When it comes to kitchen must-haves, potatoes are near the top of the list. This starchy vegetable is tasty in a seemingly infinite array of dishes, from potato salad and french fries to gratin and basic roast potatoes. Whether the spuds are side-dishing it next to a protein like roast chicken, shining in a Spanish tortilla, or finding their way into baked goods, as far as we're concerned, potatoes are a pantry staple. Potatoes, like other root vegetables, are long-lasting, staying fresh for up to three months when stored in dark, cool, and dry environments like a pantry or the root cellars of the olden days (via Southern Living).

Those of us living in apartments might not have pantries — and much less a root cellar — at our disposals. If you're wondering if you can store your potatoes in the fridge to keep them cool and dry, the answer is no. Here are some key reasons why you should never keep your raw potatoes in your refrigerator. 

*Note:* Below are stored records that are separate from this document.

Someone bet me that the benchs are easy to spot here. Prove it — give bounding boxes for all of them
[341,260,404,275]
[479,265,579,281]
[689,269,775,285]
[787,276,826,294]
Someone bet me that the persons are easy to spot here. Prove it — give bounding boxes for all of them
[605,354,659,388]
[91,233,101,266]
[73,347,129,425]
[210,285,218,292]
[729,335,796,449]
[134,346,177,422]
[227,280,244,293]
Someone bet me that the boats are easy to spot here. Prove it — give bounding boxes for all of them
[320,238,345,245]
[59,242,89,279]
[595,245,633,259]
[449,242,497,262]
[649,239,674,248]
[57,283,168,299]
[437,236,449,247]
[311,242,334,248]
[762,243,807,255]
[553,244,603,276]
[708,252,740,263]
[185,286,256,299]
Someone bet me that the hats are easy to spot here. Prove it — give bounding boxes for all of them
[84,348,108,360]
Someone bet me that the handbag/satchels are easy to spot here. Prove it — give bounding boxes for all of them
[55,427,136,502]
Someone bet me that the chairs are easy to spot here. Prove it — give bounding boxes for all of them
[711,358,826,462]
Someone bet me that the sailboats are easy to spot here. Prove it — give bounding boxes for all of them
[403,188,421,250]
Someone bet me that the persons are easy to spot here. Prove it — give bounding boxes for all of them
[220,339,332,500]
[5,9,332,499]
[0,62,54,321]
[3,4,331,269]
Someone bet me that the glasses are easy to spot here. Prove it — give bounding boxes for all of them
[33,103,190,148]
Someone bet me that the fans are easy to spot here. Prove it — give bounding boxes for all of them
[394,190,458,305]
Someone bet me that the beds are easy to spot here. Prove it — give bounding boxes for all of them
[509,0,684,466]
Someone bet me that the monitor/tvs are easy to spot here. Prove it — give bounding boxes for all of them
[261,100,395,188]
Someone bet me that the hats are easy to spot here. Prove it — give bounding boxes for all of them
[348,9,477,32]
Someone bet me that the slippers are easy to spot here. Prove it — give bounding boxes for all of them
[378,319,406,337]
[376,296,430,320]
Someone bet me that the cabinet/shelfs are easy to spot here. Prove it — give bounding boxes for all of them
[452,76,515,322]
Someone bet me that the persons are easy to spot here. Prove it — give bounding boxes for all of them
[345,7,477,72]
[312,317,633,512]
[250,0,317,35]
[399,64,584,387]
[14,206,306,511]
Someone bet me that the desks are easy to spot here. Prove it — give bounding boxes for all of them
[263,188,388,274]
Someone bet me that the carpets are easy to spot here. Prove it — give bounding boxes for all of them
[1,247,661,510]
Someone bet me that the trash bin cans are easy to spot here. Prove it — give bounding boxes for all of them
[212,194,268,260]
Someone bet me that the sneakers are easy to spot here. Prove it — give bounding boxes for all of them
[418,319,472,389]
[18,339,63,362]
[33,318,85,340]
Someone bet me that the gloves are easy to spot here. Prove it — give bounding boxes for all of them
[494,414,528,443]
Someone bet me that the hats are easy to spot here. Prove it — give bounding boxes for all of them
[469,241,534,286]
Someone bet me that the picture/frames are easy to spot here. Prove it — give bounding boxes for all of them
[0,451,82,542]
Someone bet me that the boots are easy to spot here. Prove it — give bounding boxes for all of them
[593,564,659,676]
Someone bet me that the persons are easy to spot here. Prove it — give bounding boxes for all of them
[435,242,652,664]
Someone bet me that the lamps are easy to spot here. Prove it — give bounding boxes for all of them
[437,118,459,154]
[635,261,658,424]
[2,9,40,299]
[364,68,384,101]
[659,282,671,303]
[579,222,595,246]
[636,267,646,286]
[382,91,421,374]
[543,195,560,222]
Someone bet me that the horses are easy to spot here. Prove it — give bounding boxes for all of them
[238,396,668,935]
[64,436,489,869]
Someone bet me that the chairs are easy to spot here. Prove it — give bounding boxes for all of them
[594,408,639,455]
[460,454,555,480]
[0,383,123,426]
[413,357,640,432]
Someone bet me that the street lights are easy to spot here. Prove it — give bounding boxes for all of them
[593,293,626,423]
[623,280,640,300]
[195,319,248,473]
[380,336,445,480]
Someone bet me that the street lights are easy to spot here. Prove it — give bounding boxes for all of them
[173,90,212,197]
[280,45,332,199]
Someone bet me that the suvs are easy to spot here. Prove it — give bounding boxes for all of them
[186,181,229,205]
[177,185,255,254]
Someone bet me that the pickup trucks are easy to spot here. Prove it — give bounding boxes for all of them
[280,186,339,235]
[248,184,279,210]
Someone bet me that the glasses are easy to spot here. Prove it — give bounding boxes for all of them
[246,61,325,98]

Potatoes last longer at around 50 degrees

You may be used to piling your fresh vegetables into the crisper drawer after a trip to the farmer's market, but you should stop and think before doing the same with your potatoes. According to Southern Living, potatoes just don't keep well in the fridge. They actually last longer at somewhat warmer temperatures as long as they're in a cool, dark, and dry environment. Think 50 degrees, as opposed to a typical fridge's 35 to 38 degrees. If you don't have a pantry, you can dedicate a cupboard or drawer located in a cooler part of your kitchen to potato storage, suggests Food52.

Southern Living explains that in addition to shortening their shelf life, refrigerating potatoes may alter their chemical structure in an unpleasant way. When potatoes are stored at temperatures less than 50 degrees, the starches in the spuds start to convert to sugars, leading to discolorations and off-flavors. Additionally, as noted by the U.S. Food and Drug Administration, fridge-stored potatoes will produce more acrylamide when cooked, a chemical that has been found to cause cancer in animals. All in all, it's best to find another storage method for this beloved ingredient.